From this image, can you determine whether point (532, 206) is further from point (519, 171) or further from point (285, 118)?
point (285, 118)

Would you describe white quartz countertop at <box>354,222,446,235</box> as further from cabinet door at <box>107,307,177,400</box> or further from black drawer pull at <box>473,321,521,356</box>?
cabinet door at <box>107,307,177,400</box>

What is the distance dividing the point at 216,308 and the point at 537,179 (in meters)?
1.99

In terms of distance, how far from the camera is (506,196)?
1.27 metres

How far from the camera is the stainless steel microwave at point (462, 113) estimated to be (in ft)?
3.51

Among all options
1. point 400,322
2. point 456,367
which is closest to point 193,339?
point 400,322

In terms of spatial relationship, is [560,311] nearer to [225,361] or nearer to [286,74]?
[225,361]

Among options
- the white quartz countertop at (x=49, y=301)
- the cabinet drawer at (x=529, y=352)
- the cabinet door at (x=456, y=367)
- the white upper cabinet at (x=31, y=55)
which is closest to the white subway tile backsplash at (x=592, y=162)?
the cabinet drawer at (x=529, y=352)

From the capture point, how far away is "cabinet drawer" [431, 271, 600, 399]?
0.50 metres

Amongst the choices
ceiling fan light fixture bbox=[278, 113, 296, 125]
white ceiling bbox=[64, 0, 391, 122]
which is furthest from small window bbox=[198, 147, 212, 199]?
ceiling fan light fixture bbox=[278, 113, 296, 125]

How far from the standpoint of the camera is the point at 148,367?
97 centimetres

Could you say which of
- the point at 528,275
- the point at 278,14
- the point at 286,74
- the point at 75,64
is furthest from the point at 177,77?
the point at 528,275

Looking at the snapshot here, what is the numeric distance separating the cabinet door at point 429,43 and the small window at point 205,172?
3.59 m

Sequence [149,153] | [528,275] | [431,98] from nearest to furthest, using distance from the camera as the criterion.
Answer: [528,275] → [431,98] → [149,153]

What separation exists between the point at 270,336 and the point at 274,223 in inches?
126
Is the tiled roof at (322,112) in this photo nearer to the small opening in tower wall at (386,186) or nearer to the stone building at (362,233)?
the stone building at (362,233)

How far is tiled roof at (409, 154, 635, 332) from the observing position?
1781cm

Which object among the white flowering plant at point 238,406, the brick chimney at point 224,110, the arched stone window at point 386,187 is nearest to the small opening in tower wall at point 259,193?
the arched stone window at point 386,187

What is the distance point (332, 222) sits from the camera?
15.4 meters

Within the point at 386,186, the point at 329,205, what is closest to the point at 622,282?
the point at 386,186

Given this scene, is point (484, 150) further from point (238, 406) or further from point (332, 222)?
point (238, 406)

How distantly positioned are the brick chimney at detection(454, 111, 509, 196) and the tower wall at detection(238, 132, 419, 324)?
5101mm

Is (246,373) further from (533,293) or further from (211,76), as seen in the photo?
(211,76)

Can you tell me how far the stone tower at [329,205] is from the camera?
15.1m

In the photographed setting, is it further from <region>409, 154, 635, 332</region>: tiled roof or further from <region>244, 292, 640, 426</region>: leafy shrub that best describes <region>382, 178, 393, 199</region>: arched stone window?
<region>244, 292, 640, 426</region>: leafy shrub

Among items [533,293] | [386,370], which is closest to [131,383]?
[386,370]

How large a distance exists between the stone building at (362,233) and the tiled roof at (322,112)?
━━━━━━━━
* _WORK REQUIRED_:
Recast the part that opens with the line containing "Would you describe" and closes with the line containing "97 centimetres" as a Markdown table with the columns Row and Line, one row per line, skipping blank lines.

* _EXERCISE ANSWER_:
| Row | Line |
|---|---|
| 1 | Would you describe white quartz countertop at <box>354,222,446,235</box> as further from cabinet door at <box>107,307,177,400</box> or further from black drawer pull at <box>473,321,521,356</box>? |
| 2 | cabinet door at <box>107,307,177,400</box> |
| 3 | What is the distance dividing the point at 216,308 and the point at 537,179 (in meters)? |
| 4 | 1.99 |
| 5 | In terms of distance, how far from the camera is (506,196)? |
| 6 | 1.27 metres |
| 7 | How far from the camera is the stainless steel microwave at point (462, 113) estimated to be (in ft)? |
| 8 | 3.51 |
| 9 | Among all options |
| 10 | 1. point 400,322 |
| 11 | 2. point 456,367 |
| 12 | which is closest to point 193,339? |
| 13 | point 400,322 |
| 14 | In terms of spatial relationship, is [560,311] nearer to [225,361] or nearer to [286,74]? |
| 15 | [225,361] |
| 16 | Among options |
| 17 | - the white quartz countertop at (x=49, y=301) |
| 18 | - the cabinet drawer at (x=529, y=352) |
| 19 | - the cabinet door at (x=456, y=367) |
| 20 | - the white upper cabinet at (x=31, y=55) |
| 21 | which is closest to the white subway tile backsplash at (x=592, y=162)? |
| 22 | the cabinet drawer at (x=529, y=352) |
| 23 | From the capture point, how far away is "cabinet drawer" [431, 271, 600, 399]? |
| 24 | 0.50 metres |
| 25 | Amongst the choices |
| 26 | ceiling fan light fixture bbox=[278, 113, 296, 125] |
| 27 | white ceiling bbox=[64, 0, 391, 122] |
| 28 | which is furthest from small window bbox=[198, 147, 212, 199]? |
| 29 | ceiling fan light fixture bbox=[278, 113, 296, 125] |
| 30 | How far from the standpoint of the camera is the point at 148,367? |
| 31 | 97 centimetres |